Why most people's next car will be a Tesla - hw
https://betterthansure.com/the-tesla-way-of-making-a-great-product-4e1928752de6
======
jacquesm
> By 2016, the no-compromise electric car became a reality when Tesla finally
> announced the Model 3. It became as much a no brainer as an iPhone. The
> alternative to a Model 3 is simply obsolete.

The hyperbole is strong here. Most people is > 50%, it will most definitely
not happen, the car arena can not be compared to the smartphone arena in any
way because smartphones did not exist in significant numbers.
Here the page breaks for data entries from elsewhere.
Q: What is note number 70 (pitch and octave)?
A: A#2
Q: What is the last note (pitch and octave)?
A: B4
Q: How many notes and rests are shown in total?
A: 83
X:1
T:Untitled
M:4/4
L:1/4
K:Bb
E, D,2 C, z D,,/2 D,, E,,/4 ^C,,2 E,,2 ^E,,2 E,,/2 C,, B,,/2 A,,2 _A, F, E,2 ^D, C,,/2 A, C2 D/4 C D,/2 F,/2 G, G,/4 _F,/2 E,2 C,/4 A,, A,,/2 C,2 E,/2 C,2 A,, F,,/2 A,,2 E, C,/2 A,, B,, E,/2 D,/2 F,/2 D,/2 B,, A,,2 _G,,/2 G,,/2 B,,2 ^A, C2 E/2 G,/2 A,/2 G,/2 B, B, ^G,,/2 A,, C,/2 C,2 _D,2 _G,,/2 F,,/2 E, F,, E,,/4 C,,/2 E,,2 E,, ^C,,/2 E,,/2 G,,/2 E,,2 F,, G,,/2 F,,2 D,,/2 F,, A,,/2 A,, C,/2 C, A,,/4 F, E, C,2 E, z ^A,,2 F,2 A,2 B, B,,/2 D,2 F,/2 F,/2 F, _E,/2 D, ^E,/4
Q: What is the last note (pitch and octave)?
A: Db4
Tesla is at best going to end up as a solid player once the replacement cycle
kicks in, until then they are super fragile and could just as easily die as
make it big.

Let's wait with calling out the milestones until they actually happen. For now
Nissan/Renault is actually the biggest seller of EVs.

------
CaptainKrunch
lemme fix that...most people's next car will be used (pre-owned) in the US
(and in Europe). Most likely it'll cost in the range of 6,000 to 16,000 USD
and will definitely not be a Tesla.

That said, I want my next car to be a Tesla...the masses don't have to money
to be included unfortunately.

------
eip
>Why most people's (in Palo Alto) next car will be a Tesla

FTFY